Berita Utama, Nasional1472 Dilihat

Danlanudsri Marsma TNI Muhammad Mujib (kiri) dan Atase Udara Australia Group Kenneth Bowes (kanan) bersama penerbang dari RAAF dan TNI AU.

Manado, EkuatorNews.com – Lanud Sam Ratulangi telah menggelar opening ceremony Latihan Bersama Elang Ausindo 2023, di Bandar Sam Ratulangi Manado, Senin (18/9/2023).

Acara di hadiri oleh Danlanud Sam Ratulangi Marsma TNI Muhammad Mujib SE MM dan Atase Udara Australia Group Kenneth Bowes bersama para prajurit masing-masing negara.

Saat wawancara, Danlanud Muhammad Mujib menjelaskan latihan bersama ini diikuti oleh Tentara Nasional Indonesia Angkatan Udara (TNI AU) dan Royal Australian Air Force (RAAF) serta akan digelar pada 18- 27 September 2023.

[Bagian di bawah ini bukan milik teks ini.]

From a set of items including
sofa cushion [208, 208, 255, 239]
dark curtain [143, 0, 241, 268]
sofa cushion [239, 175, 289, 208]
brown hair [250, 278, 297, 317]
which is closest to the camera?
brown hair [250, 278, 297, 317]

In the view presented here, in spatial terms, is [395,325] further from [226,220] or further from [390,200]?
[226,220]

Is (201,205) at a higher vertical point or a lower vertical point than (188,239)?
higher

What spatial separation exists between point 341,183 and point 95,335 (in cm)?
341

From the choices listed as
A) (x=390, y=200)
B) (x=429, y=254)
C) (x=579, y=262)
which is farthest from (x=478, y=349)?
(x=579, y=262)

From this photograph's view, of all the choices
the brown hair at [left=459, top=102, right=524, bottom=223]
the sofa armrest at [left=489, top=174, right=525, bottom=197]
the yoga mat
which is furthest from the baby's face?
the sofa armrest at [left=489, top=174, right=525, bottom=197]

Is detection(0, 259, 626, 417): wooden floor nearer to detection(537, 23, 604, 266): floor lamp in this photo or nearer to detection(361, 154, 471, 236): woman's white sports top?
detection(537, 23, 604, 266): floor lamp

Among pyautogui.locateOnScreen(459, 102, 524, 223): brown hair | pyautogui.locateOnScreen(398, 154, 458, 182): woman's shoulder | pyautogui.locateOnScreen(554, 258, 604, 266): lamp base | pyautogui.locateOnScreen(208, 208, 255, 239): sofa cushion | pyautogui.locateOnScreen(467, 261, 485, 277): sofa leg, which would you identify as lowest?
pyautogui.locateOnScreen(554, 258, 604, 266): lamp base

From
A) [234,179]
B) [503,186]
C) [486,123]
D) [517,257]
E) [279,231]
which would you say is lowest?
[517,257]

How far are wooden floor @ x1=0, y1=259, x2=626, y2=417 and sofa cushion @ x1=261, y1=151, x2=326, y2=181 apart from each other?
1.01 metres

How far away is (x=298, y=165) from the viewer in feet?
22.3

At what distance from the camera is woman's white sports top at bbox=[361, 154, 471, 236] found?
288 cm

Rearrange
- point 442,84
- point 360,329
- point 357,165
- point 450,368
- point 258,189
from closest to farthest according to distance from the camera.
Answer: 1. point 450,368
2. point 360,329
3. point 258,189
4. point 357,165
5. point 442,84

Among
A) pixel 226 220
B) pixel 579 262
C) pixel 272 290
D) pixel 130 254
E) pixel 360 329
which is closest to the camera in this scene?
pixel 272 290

“Di mana TNI AU melibatkan 6 pesawat F-16 sedangkan dari pihak RAAF melibatkan 6 pesawat F35,” kata Danlanud Mujib.

Latihan yang digelar di wilayah Sulawesi Utara ini, kata Mujib, bertujuan meningkatkan profesionalisme para penerbang.

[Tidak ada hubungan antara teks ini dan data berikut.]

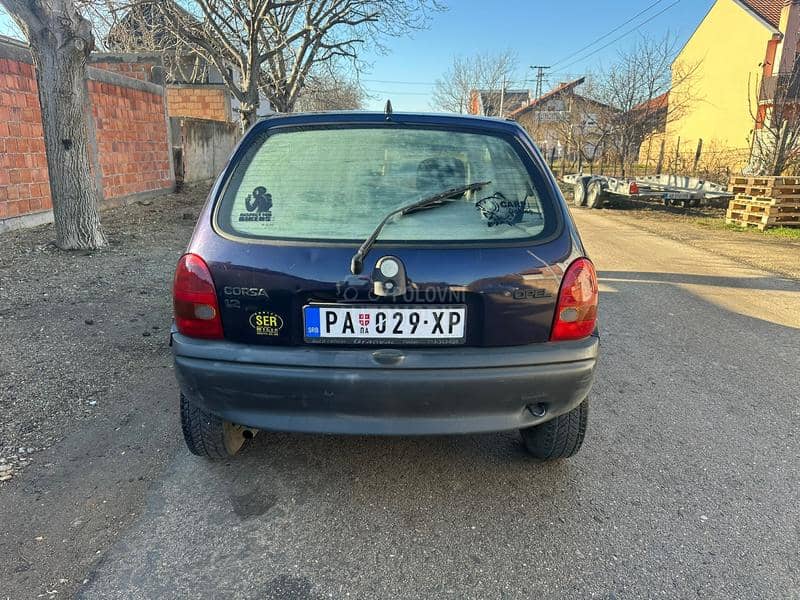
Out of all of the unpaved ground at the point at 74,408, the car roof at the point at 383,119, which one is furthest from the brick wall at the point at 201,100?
the car roof at the point at 383,119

“Kita berbagi pengetahuan, pengalaman kemudian sama-sama melaksanakan kegiatan untuk meningkatkan bagaimana kita dalam mengamankan wilayah udara,” jelas Mujib.

Di samping itu, lanjut Mujib, kegiatan ini merupakan sarana untuk meningkatkan hubungan bilateral hubungan Australia dengan Indonesia.

“Kita tahu sendiri bahwa Australia dengan Indonesia adalah negara yang berdekatan sama-sama mempunyai tanggung jawab untuk mengamankan kawasan khususnya di wilayah Indonesia maupun Australia dengan potensi-potensi kemungkinan yang ada ke depan terkait dengan keamanan. Untuk itu kita perlu upaya bekerja sama di dalam menghadapi tantangan tersebut,” terang Mujib.

Sementara, Atase Udara Australia Group Kenneth Bowes mengatakan, latihan bersama Australia dan Indonesia ini telah berlangsung selama 30 tahun.

“Ini kali pertama Australia mengirimkan pesawat F35 ke Indonesia untuk latihan bersama,” ujar Kenneth Bowes.

Melalui latihan bersama ini, Kenneth berharap hubungan Australia-Indonesia semakin erat.

“Diharapkan latihan bersama ini semakin kompleks dan akan menjadi tanda baik ke depan untuk kerja sama antara TNI AU dan Royal Australian Air Force,” ungkapnya.

Kenneth juga menambahkan bahwa latihan ini dilaksanakan di wilayah Sulawesi Utara dengan berbagai pertimbangan.

“Salah satunya bagaimana potensi-potensi ke depan dalam kita mempertahankan wilayah kedaulatan. Ini sangat penting dan untuk wilayah Sulawesi Utara sangat strategis dan sangat potensial kita untuk bisa meningkatkan keamanan pertahanan, termasuk di situ penggelaran kekuatan terkait dengan alusista,” jelas Kenneth.